If you have a small business that is seeking to elevate its ranking on Google, I have some exciting news for you. You may remember that Google rolled out its Panda update in February of 2011, much to the detriment of many small businesses. Initially intended to weed out websites which had poor or thin content on their sites, this update also negatively impacted many websites for smaller organizations. This sent many small businesses into the hinterland of search results pages, greatly diminishing their visibility to potential customers.
This week, Matt Cutts, the head of Google’s web spam team, announced that Google was working to re-engineer Panda so that small businesses would not be so harshly penalized. Although he did not detail how Google hoped to accomplish this or when the reworking would be complete, many small business owners should be gratified to hear that Google recognizes the inequity of the situation and is attempting to rectify it.
The Panda update was introduced in 2011 as the opening salvo against content farms which produce low quality content.
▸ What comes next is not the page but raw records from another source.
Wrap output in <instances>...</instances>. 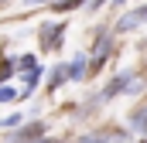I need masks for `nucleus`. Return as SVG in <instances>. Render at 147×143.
<instances>
[{
  "label": "nucleus",
  "mask_w": 147,
  "mask_h": 143,
  "mask_svg": "<svg viewBox=\"0 0 147 143\" xmlns=\"http://www.w3.org/2000/svg\"><path fill=\"white\" fill-rule=\"evenodd\" d=\"M147 21V7L140 3V7H134V10H127L123 17H120V24H116V31H137L140 24Z\"/></svg>",
  "instance_id": "2"
},
{
  "label": "nucleus",
  "mask_w": 147,
  "mask_h": 143,
  "mask_svg": "<svg viewBox=\"0 0 147 143\" xmlns=\"http://www.w3.org/2000/svg\"><path fill=\"white\" fill-rule=\"evenodd\" d=\"M62 82H69L65 78V65H58V68H51V75H48V92H55Z\"/></svg>",
  "instance_id": "6"
},
{
  "label": "nucleus",
  "mask_w": 147,
  "mask_h": 143,
  "mask_svg": "<svg viewBox=\"0 0 147 143\" xmlns=\"http://www.w3.org/2000/svg\"><path fill=\"white\" fill-rule=\"evenodd\" d=\"M79 143H106V136H99V133H89V136H79Z\"/></svg>",
  "instance_id": "13"
},
{
  "label": "nucleus",
  "mask_w": 147,
  "mask_h": 143,
  "mask_svg": "<svg viewBox=\"0 0 147 143\" xmlns=\"http://www.w3.org/2000/svg\"><path fill=\"white\" fill-rule=\"evenodd\" d=\"M0 126H3V130H14V126H21V112H10V116L0 123Z\"/></svg>",
  "instance_id": "12"
},
{
  "label": "nucleus",
  "mask_w": 147,
  "mask_h": 143,
  "mask_svg": "<svg viewBox=\"0 0 147 143\" xmlns=\"http://www.w3.org/2000/svg\"><path fill=\"white\" fill-rule=\"evenodd\" d=\"M38 78H41V68H31L28 72V78H24V92H17V96H31V92H34V85H38Z\"/></svg>",
  "instance_id": "7"
},
{
  "label": "nucleus",
  "mask_w": 147,
  "mask_h": 143,
  "mask_svg": "<svg viewBox=\"0 0 147 143\" xmlns=\"http://www.w3.org/2000/svg\"><path fill=\"white\" fill-rule=\"evenodd\" d=\"M38 3H55V0H28V7H38Z\"/></svg>",
  "instance_id": "15"
},
{
  "label": "nucleus",
  "mask_w": 147,
  "mask_h": 143,
  "mask_svg": "<svg viewBox=\"0 0 147 143\" xmlns=\"http://www.w3.org/2000/svg\"><path fill=\"white\" fill-rule=\"evenodd\" d=\"M7 3H10V0H0V7H7Z\"/></svg>",
  "instance_id": "17"
},
{
  "label": "nucleus",
  "mask_w": 147,
  "mask_h": 143,
  "mask_svg": "<svg viewBox=\"0 0 147 143\" xmlns=\"http://www.w3.org/2000/svg\"><path fill=\"white\" fill-rule=\"evenodd\" d=\"M17 99V89L14 85H0V102H14Z\"/></svg>",
  "instance_id": "10"
},
{
  "label": "nucleus",
  "mask_w": 147,
  "mask_h": 143,
  "mask_svg": "<svg viewBox=\"0 0 147 143\" xmlns=\"http://www.w3.org/2000/svg\"><path fill=\"white\" fill-rule=\"evenodd\" d=\"M86 68H89V58H86V51H79L72 61L65 65V78H69V82H82V78H86Z\"/></svg>",
  "instance_id": "3"
},
{
  "label": "nucleus",
  "mask_w": 147,
  "mask_h": 143,
  "mask_svg": "<svg viewBox=\"0 0 147 143\" xmlns=\"http://www.w3.org/2000/svg\"><path fill=\"white\" fill-rule=\"evenodd\" d=\"M103 3H106V0H86V7H89V10H99Z\"/></svg>",
  "instance_id": "14"
},
{
  "label": "nucleus",
  "mask_w": 147,
  "mask_h": 143,
  "mask_svg": "<svg viewBox=\"0 0 147 143\" xmlns=\"http://www.w3.org/2000/svg\"><path fill=\"white\" fill-rule=\"evenodd\" d=\"M34 65H38V61H34V55H21V58H17V68H21V72H24V68L31 72Z\"/></svg>",
  "instance_id": "11"
},
{
  "label": "nucleus",
  "mask_w": 147,
  "mask_h": 143,
  "mask_svg": "<svg viewBox=\"0 0 147 143\" xmlns=\"http://www.w3.org/2000/svg\"><path fill=\"white\" fill-rule=\"evenodd\" d=\"M130 126H134V133L147 136V106H137V109H130Z\"/></svg>",
  "instance_id": "5"
},
{
  "label": "nucleus",
  "mask_w": 147,
  "mask_h": 143,
  "mask_svg": "<svg viewBox=\"0 0 147 143\" xmlns=\"http://www.w3.org/2000/svg\"><path fill=\"white\" fill-rule=\"evenodd\" d=\"M103 55H110V37L96 44V51H92V68H99V61H103Z\"/></svg>",
  "instance_id": "8"
},
{
  "label": "nucleus",
  "mask_w": 147,
  "mask_h": 143,
  "mask_svg": "<svg viewBox=\"0 0 147 143\" xmlns=\"http://www.w3.org/2000/svg\"><path fill=\"white\" fill-rule=\"evenodd\" d=\"M86 0H55L51 3V10H72V7H82Z\"/></svg>",
  "instance_id": "9"
},
{
  "label": "nucleus",
  "mask_w": 147,
  "mask_h": 143,
  "mask_svg": "<svg viewBox=\"0 0 147 143\" xmlns=\"http://www.w3.org/2000/svg\"><path fill=\"white\" fill-rule=\"evenodd\" d=\"M134 89H140L137 75H134V72H120L110 85L103 89V99H113V96H120V92H134Z\"/></svg>",
  "instance_id": "1"
},
{
  "label": "nucleus",
  "mask_w": 147,
  "mask_h": 143,
  "mask_svg": "<svg viewBox=\"0 0 147 143\" xmlns=\"http://www.w3.org/2000/svg\"><path fill=\"white\" fill-rule=\"evenodd\" d=\"M123 3H127V0H113V7H123Z\"/></svg>",
  "instance_id": "16"
},
{
  "label": "nucleus",
  "mask_w": 147,
  "mask_h": 143,
  "mask_svg": "<svg viewBox=\"0 0 147 143\" xmlns=\"http://www.w3.org/2000/svg\"><path fill=\"white\" fill-rule=\"evenodd\" d=\"M10 140H14V143H41V140H45V126H41V123L21 126V133H14Z\"/></svg>",
  "instance_id": "4"
}]
</instances>
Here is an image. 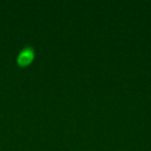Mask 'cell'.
Masks as SVG:
<instances>
[{
	"instance_id": "obj_1",
	"label": "cell",
	"mask_w": 151,
	"mask_h": 151,
	"mask_svg": "<svg viewBox=\"0 0 151 151\" xmlns=\"http://www.w3.org/2000/svg\"><path fill=\"white\" fill-rule=\"evenodd\" d=\"M34 53L31 48H25L21 51V53L18 56V63L21 66H25V65L29 64L32 60H33Z\"/></svg>"
}]
</instances>
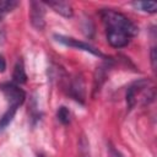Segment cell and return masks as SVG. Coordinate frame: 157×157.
<instances>
[{
    "label": "cell",
    "mask_w": 157,
    "mask_h": 157,
    "mask_svg": "<svg viewBox=\"0 0 157 157\" xmlns=\"http://www.w3.org/2000/svg\"><path fill=\"white\" fill-rule=\"evenodd\" d=\"M55 40L66 45V47H71V48H76V49H80V50H83V52H87V53H91L96 56H99V58H103L105 59V55L99 52L97 48H94L93 45L86 43V42H81L76 38H72V37H66V36H61V34H55L54 36Z\"/></svg>",
    "instance_id": "3"
},
{
    "label": "cell",
    "mask_w": 157,
    "mask_h": 157,
    "mask_svg": "<svg viewBox=\"0 0 157 157\" xmlns=\"http://www.w3.org/2000/svg\"><path fill=\"white\" fill-rule=\"evenodd\" d=\"M17 5H18V1H15V0H0V22H2L5 15L15 10Z\"/></svg>",
    "instance_id": "9"
},
{
    "label": "cell",
    "mask_w": 157,
    "mask_h": 157,
    "mask_svg": "<svg viewBox=\"0 0 157 157\" xmlns=\"http://www.w3.org/2000/svg\"><path fill=\"white\" fill-rule=\"evenodd\" d=\"M132 5L136 9H140L141 11H145V12L153 13L157 11V4L153 1H137V2H134Z\"/></svg>",
    "instance_id": "11"
},
{
    "label": "cell",
    "mask_w": 157,
    "mask_h": 157,
    "mask_svg": "<svg viewBox=\"0 0 157 157\" xmlns=\"http://www.w3.org/2000/svg\"><path fill=\"white\" fill-rule=\"evenodd\" d=\"M70 94L76 99L83 103L85 99V90H83V81L81 77H76L70 85Z\"/></svg>",
    "instance_id": "7"
},
{
    "label": "cell",
    "mask_w": 157,
    "mask_h": 157,
    "mask_svg": "<svg viewBox=\"0 0 157 157\" xmlns=\"http://www.w3.org/2000/svg\"><path fill=\"white\" fill-rule=\"evenodd\" d=\"M148 83L150 82L147 80H140V81H136V82H134L132 85L129 86V88L126 91V104H128L129 109L134 108V105L136 104L137 93L144 91V90H146Z\"/></svg>",
    "instance_id": "5"
},
{
    "label": "cell",
    "mask_w": 157,
    "mask_h": 157,
    "mask_svg": "<svg viewBox=\"0 0 157 157\" xmlns=\"http://www.w3.org/2000/svg\"><path fill=\"white\" fill-rule=\"evenodd\" d=\"M80 152H81V156H82V157H91V156H90L88 144H87V141H86L85 137L81 139V142H80Z\"/></svg>",
    "instance_id": "13"
},
{
    "label": "cell",
    "mask_w": 157,
    "mask_h": 157,
    "mask_svg": "<svg viewBox=\"0 0 157 157\" xmlns=\"http://www.w3.org/2000/svg\"><path fill=\"white\" fill-rule=\"evenodd\" d=\"M0 90L4 93L6 101L9 102V107H13V108H17L18 109L20 105L25 102L26 93L15 82H5V83H1L0 85Z\"/></svg>",
    "instance_id": "2"
},
{
    "label": "cell",
    "mask_w": 157,
    "mask_h": 157,
    "mask_svg": "<svg viewBox=\"0 0 157 157\" xmlns=\"http://www.w3.org/2000/svg\"><path fill=\"white\" fill-rule=\"evenodd\" d=\"M12 80L16 85H22L27 82V74L25 71V65L23 61L21 59L17 60L15 67H13V72H12Z\"/></svg>",
    "instance_id": "8"
},
{
    "label": "cell",
    "mask_w": 157,
    "mask_h": 157,
    "mask_svg": "<svg viewBox=\"0 0 157 157\" xmlns=\"http://www.w3.org/2000/svg\"><path fill=\"white\" fill-rule=\"evenodd\" d=\"M6 69V63H5V59L0 55V72H4Z\"/></svg>",
    "instance_id": "17"
},
{
    "label": "cell",
    "mask_w": 157,
    "mask_h": 157,
    "mask_svg": "<svg viewBox=\"0 0 157 157\" xmlns=\"http://www.w3.org/2000/svg\"><path fill=\"white\" fill-rule=\"evenodd\" d=\"M99 15L102 22L105 26V32L123 34L130 39L135 37L139 32L137 26L121 12H118L112 9H103L101 10Z\"/></svg>",
    "instance_id": "1"
},
{
    "label": "cell",
    "mask_w": 157,
    "mask_h": 157,
    "mask_svg": "<svg viewBox=\"0 0 157 157\" xmlns=\"http://www.w3.org/2000/svg\"><path fill=\"white\" fill-rule=\"evenodd\" d=\"M151 63H152V67L153 70H156V48L153 47L151 50Z\"/></svg>",
    "instance_id": "15"
},
{
    "label": "cell",
    "mask_w": 157,
    "mask_h": 157,
    "mask_svg": "<svg viewBox=\"0 0 157 157\" xmlns=\"http://www.w3.org/2000/svg\"><path fill=\"white\" fill-rule=\"evenodd\" d=\"M4 40H5V29H4L2 22H0V45L4 43Z\"/></svg>",
    "instance_id": "16"
},
{
    "label": "cell",
    "mask_w": 157,
    "mask_h": 157,
    "mask_svg": "<svg viewBox=\"0 0 157 157\" xmlns=\"http://www.w3.org/2000/svg\"><path fill=\"white\" fill-rule=\"evenodd\" d=\"M56 118H58V120H59L61 124L67 125V124L70 123L71 114H70V112H69V109H67L66 107L61 105V107H59V109H58V112H56Z\"/></svg>",
    "instance_id": "12"
},
{
    "label": "cell",
    "mask_w": 157,
    "mask_h": 157,
    "mask_svg": "<svg viewBox=\"0 0 157 157\" xmlns=\"http://www.w3.org/2000/svg\"><path fill=\"white\" fill-rule=\"evenodd\" d=\"M109 157H123V155L118 151V150H115L114 147H109Z\"/></svg>",
    "instance_id": "14"
},
{
    "label": "cell",
    "mask_w": 157,
    "mask_h": 157,
    "mask_svg": "<svg viewBox=\"0 0 157 157\" xmlns=\"http://www.w3.org/2000/svg\"><path fill=\"white\" fill-rule=\"evenodd\" d=\"M29 20L32 26L36 29L42 31L44 28L45 20H44V9L42 2H38V1L29 2Z\"/></svg>",
    "instance_id": "4"
},
{
    "label": "cell",
    "mask_w": 157,
    "mask_h": 157,
    "mask_svg": "<svg viewBox=\"0 0 157 157\" xmlns=\"http://www.w3.org/2000/svg\"><path fill=\"white\" fill-rule=\"evenodd\" d=\"M45 5H48L49 7H52L55 12H58L59 15L64 16V17H72L74 11L70 4L65 2V1H45Z\"/></svg>",
    "instance_id": "6"
},
{
    "label": "cell",
    "mask_w": 157,
    "mask_h": 157,
    "mask_svg": "<svg viewBox=\"0 0 157 157\" xmlns=\"http://www.w3.org/2000/svg\"><path fill=\"white\" fill-rule=\"evenodd\" d=\"M16 112H17V108H13V107H9L7 108V110L0 118V130H4L13 120Z\"/></svg>",
    "instance_id": "10"
}]
</instances>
Google had stated that too many sites with little value to users had attained an artificially inflated ranking, and that Panda was intended to relegate these low user value sites to their rightful place much farther down the search rankings.
When first unleashed upon the digital world, the Panda update affected almost 20 percent of websites. This pushed many top ten sites into the 200s or 300s. This severely damaged revenue flow for many companies, with some reporting 75 percent reductions in income.
An unfortunate side effect of Panda, however, was that it unfairly rewarded larger companies with more established web reputations. In many cases, this shoved small businesses off of the front search results pages, even if the bigger brand names didn’t offer the services and products related to the search query.
Many small businesses were unfairly penalized by the world’s largest search engine. While some of these small business websites did sport weak content and were downgraded, others with highly valuable content that satisfied user desires also had their position on the search results page pushed down.
In many cases, the positions held by these small businesses were replaced by large corporations. The outcry from the small business community included criticism that many of these small businesses offered better products and services than their larger competitors and deserved a place at the top of the SERPs.
This was especially apparent in local search results, where Google would introduce large brands without any supporting evidence that these large companies were even operating in the community. This willful disregard for local businesses has helped damage Google’ reputation in these smaller communities.
Matt Cutts and Google has recognized that the situation has been disadvantageous for small businesses for many months. In August of 2013, he sent out a request for small businesses that can show excellent quality on their website, but were still pushed down the search rankings.